Sri Lankan health workers hold partial strike over allowance

Colombo, Oct 8 (EFE): Around 100,000 Sri Lankan health employees held a five-hour strike across the island on Friday opposing the government’s move to withdraw a special Covid allowance of 7500 rupees ($38) that was being given to them for the last three months.

Government health workers, except doctors and those deployed in Covid-19 facilities and other emergency duties, stood outside hospitals in protest between 7 am and noon, with a host of demands related to their working conditions

“Health workers kept working even when the risks were very high. That is why the government gave the allowance. Now even without consulting us they have discontinued it,” the convener of the Health Services Trade Union Alliance, Ravi Kumudesh, told EFE.

“The government has to give more facilities to these workers because they are the most vulnerable as frontline workers,” he added.

The protesting professionals held placards with slogans such as “called a hero but paid zero”, “increase facilities” and “solve problems in the health sector”.

AY Suneetha, a 37-year-old health worker employed with the Teaching Hospital in Ratnapura, told EFE that most workers had been using the allowance to buy extra sanitizers, masks and other necessary equipment.

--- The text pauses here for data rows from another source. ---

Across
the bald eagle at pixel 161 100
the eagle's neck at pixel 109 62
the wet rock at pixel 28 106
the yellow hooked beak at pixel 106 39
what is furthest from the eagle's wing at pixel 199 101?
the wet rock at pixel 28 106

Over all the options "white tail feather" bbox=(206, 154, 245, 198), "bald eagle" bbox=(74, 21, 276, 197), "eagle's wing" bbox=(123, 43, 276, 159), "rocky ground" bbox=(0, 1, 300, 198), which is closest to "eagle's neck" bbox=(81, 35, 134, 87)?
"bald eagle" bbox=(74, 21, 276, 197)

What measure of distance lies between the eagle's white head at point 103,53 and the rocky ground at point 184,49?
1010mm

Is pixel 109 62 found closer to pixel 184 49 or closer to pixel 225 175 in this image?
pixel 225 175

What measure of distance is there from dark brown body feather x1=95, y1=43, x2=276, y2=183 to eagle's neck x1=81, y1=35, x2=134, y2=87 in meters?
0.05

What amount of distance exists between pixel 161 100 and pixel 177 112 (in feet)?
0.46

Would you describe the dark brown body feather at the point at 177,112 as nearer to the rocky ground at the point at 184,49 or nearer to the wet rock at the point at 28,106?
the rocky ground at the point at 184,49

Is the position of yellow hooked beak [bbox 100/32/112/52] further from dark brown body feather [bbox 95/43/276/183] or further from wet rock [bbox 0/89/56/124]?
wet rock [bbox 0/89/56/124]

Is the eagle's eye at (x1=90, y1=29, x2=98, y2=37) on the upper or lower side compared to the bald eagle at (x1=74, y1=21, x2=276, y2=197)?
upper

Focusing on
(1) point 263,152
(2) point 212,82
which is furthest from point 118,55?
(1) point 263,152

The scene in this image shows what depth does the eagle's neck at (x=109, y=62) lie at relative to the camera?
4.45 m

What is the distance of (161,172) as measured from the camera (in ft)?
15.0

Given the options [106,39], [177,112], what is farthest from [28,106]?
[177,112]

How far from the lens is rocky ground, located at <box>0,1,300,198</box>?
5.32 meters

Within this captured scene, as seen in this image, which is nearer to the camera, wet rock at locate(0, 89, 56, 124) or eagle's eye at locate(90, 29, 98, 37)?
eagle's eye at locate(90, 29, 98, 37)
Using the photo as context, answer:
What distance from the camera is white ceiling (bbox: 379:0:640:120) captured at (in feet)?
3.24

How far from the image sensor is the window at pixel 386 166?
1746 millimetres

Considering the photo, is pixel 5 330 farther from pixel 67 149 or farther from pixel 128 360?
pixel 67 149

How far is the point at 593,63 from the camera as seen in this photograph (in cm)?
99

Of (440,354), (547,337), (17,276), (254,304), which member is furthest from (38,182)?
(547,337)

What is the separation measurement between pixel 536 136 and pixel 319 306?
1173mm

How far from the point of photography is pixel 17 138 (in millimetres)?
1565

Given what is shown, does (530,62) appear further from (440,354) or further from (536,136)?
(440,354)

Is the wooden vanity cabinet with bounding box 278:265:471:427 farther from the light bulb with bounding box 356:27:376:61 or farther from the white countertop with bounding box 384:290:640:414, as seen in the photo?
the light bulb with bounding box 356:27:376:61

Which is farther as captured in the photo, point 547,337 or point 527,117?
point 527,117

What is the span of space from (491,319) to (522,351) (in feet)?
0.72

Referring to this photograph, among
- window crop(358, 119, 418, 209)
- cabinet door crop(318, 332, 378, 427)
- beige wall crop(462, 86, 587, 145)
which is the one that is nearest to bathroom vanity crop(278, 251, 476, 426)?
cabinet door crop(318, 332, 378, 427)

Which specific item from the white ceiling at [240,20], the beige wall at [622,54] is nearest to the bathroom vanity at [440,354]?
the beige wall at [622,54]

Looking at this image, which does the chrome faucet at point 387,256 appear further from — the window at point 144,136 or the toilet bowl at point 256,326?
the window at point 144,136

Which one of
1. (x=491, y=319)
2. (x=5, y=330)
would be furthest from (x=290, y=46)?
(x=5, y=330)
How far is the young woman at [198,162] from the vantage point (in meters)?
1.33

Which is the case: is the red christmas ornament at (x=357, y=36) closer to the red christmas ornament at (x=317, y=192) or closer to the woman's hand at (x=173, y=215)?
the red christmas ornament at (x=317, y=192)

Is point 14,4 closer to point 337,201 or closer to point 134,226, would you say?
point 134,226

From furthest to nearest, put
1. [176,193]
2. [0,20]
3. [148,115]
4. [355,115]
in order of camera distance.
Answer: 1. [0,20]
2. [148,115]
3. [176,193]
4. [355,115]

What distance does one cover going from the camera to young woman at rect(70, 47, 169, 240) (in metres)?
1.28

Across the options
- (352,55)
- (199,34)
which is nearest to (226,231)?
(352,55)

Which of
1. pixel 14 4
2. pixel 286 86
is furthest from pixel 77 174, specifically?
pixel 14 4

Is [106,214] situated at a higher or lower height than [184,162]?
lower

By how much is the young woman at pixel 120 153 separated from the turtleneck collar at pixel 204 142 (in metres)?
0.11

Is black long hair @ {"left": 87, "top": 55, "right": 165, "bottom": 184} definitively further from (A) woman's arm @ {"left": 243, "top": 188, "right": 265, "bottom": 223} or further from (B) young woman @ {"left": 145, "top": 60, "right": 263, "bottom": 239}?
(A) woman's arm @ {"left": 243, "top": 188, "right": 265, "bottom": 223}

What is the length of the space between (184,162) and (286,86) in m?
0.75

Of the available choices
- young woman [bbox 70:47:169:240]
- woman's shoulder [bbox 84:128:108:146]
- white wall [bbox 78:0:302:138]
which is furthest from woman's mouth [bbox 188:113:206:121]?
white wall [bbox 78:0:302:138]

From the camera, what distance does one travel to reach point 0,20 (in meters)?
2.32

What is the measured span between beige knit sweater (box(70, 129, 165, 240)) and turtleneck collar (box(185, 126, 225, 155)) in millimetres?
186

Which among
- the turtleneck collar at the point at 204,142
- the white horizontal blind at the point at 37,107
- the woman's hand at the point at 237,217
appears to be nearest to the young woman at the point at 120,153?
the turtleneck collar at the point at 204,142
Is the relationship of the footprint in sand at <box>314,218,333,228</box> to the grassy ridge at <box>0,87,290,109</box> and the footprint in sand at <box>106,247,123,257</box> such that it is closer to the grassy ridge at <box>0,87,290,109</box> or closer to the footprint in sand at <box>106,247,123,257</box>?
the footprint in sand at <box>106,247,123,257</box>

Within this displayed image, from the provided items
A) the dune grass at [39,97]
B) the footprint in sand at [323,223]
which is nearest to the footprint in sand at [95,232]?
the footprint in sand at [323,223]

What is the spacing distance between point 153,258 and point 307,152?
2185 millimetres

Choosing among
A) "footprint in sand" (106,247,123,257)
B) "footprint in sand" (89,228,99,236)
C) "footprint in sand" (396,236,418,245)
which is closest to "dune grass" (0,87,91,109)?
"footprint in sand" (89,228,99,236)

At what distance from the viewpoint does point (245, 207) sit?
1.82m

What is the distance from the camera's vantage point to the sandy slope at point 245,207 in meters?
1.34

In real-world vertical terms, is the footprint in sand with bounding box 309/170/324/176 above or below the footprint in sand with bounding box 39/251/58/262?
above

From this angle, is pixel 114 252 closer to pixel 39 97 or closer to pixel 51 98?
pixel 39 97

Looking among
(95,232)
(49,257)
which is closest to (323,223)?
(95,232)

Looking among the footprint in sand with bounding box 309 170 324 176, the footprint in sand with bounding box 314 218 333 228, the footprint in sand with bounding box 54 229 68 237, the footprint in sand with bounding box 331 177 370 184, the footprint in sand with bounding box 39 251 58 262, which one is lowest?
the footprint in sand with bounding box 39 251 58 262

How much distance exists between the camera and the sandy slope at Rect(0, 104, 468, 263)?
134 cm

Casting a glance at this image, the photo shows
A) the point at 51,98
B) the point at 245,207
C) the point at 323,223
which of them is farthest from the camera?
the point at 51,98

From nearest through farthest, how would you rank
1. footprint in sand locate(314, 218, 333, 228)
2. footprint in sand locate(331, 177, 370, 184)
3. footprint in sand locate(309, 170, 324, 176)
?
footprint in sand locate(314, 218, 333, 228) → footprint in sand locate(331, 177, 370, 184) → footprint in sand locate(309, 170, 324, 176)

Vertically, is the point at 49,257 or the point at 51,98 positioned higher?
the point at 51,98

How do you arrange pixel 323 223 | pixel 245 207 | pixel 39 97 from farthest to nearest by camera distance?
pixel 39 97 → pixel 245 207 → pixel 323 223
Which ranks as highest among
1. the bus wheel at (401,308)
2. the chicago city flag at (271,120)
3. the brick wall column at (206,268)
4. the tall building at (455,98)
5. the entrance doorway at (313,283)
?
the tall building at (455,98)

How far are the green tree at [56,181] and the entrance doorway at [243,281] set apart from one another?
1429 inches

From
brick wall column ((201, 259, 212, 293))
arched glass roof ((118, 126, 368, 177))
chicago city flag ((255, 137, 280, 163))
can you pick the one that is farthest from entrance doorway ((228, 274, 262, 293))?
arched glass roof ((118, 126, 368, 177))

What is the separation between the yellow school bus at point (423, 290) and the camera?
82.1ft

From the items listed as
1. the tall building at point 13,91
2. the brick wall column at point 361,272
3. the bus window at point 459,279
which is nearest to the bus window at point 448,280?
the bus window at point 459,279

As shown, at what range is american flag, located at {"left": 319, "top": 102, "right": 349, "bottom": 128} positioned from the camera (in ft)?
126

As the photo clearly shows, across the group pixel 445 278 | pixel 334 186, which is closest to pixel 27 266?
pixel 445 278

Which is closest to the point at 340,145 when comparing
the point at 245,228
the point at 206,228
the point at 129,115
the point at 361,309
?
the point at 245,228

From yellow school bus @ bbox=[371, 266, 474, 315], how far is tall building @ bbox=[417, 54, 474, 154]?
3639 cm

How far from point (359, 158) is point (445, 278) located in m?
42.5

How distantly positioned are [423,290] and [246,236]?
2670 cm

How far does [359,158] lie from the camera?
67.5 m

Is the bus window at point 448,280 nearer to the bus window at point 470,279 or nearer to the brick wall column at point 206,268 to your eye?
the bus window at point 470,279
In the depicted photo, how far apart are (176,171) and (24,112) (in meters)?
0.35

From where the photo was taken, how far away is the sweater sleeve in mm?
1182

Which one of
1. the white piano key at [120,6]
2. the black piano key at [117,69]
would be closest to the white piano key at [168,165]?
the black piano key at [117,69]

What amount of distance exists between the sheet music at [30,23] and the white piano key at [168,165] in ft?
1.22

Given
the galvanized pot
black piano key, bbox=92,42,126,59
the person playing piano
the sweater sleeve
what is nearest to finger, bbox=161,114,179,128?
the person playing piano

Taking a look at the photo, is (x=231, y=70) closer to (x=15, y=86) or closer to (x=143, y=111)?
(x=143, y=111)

“This is a deadly virus. We go to work worried for our safety and we come back worrying about out family members. We live in constant fear that we could have contracted the virus at work and would expose a loved one to it,” she said.

This is the second partial strike held by medical workers across the country after a similar five-hour shut down on Sep. 27 on a call by 44 health sector unions.

Their main demands include the continuation of the allowance, removal of limits on overtime payment, more facilities for the staff fighting Covid-19 and appointment of more personnel on vacant posts in the health sector.

On Oct. 1, the Sri Lankan government began to gradually lift a six-week long curfew to prevent the spread of the new coronavirus.